31.The petitioner's present prayer goes contrary to the dictum laid down by the Supreme Court in Rajasthan High Court Advocates' Association's case (cited supra) and such a prayer cannot be granted. In fact, some counsels who appeared in this case brought to the notice that even in case of Habeas Corpus writ petitions, the order of detention can be challenged both at the Principal Bench as well as before the Madurai Bench depending upon the cause of action including the place in which the advisory committee sat and passed orders and rejection sent by the Government. This is especially so that Article 21 of the Constitution guaranteeing liberty of a person cannot brook any delay and it is for the party to decide as to where such habeas corpus petitions should be filed. Even in those cases it is for the examining officers of the Registry to initially scrutinize the papers and in case of doubt, to place it before the Hon'ble Judge for an appropriate order both on administrative side as well as on judicial side. As already held, the petitioner, being an Advocate and cannot be said to be a person aggrieved, cannot question such matters.

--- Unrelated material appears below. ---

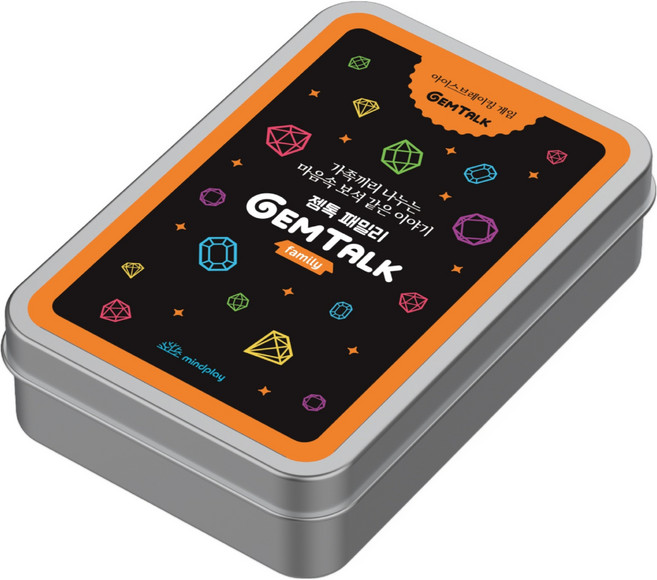 마인드플레이 온 가족이 나누는 특별한 공감소통 질문카드 대화게임, 1개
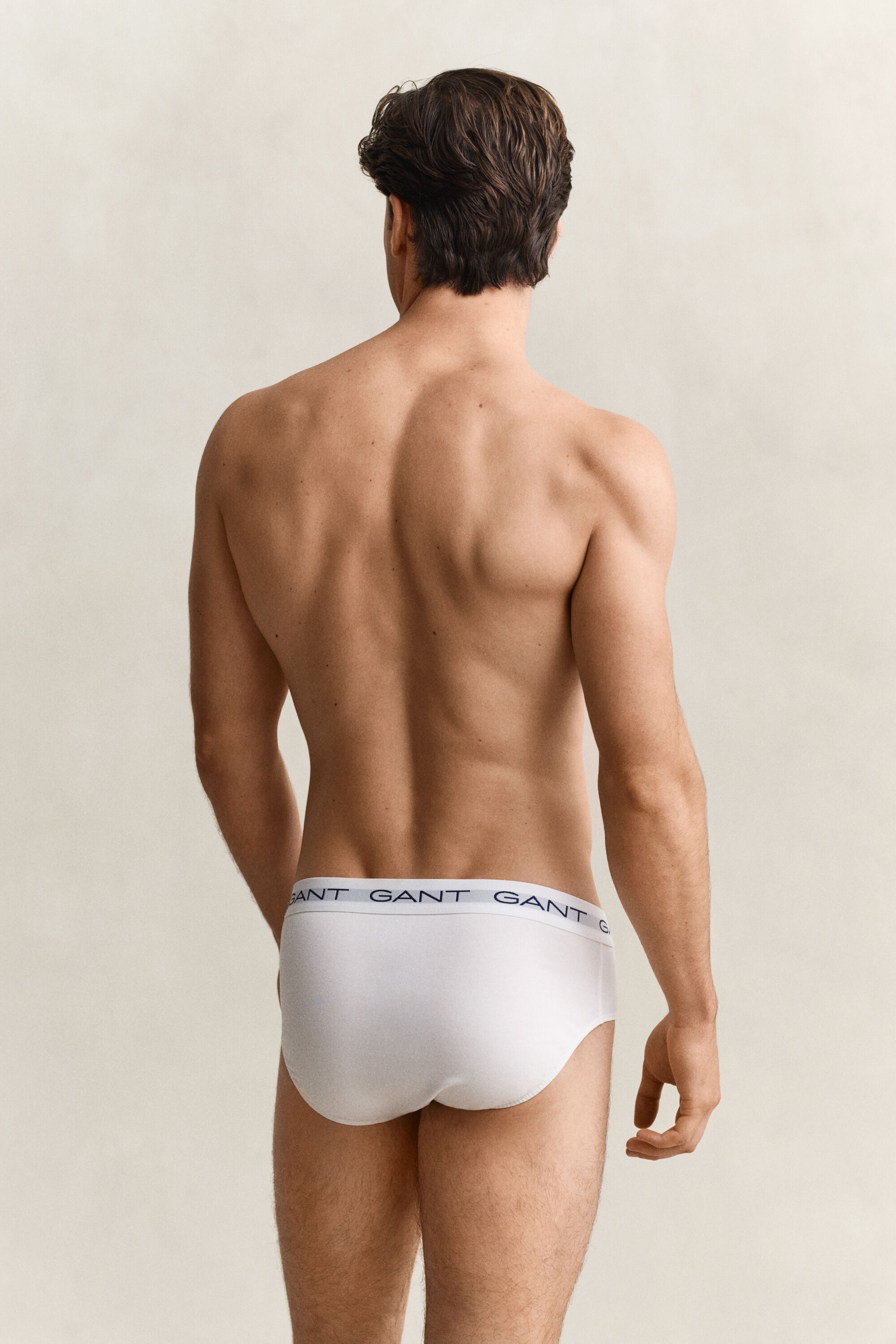 3-Pack Briefs — WHITE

32.Since the Chief Justice is the Master of Rolls and the jurisdiction of each High Court is well defined by the Presidential order and by a catena of decisions of the Supreme Court as well as this Court defining the scope of the Presidential order as well as the territorial jurisdiction of the High Court under Article 226 and also the territorial divisions between the two High Courts having benches in the same State at different places and also the question of cause of action both in civil and criminal cases have been well settled, a direction sought for by the petitioner cannot be countenanced by this Court.

33.The issues raised before this Full Bench are answered accordingly. The writ petition will stand dismissed. Miscellaneous petition will stand closed. No costs.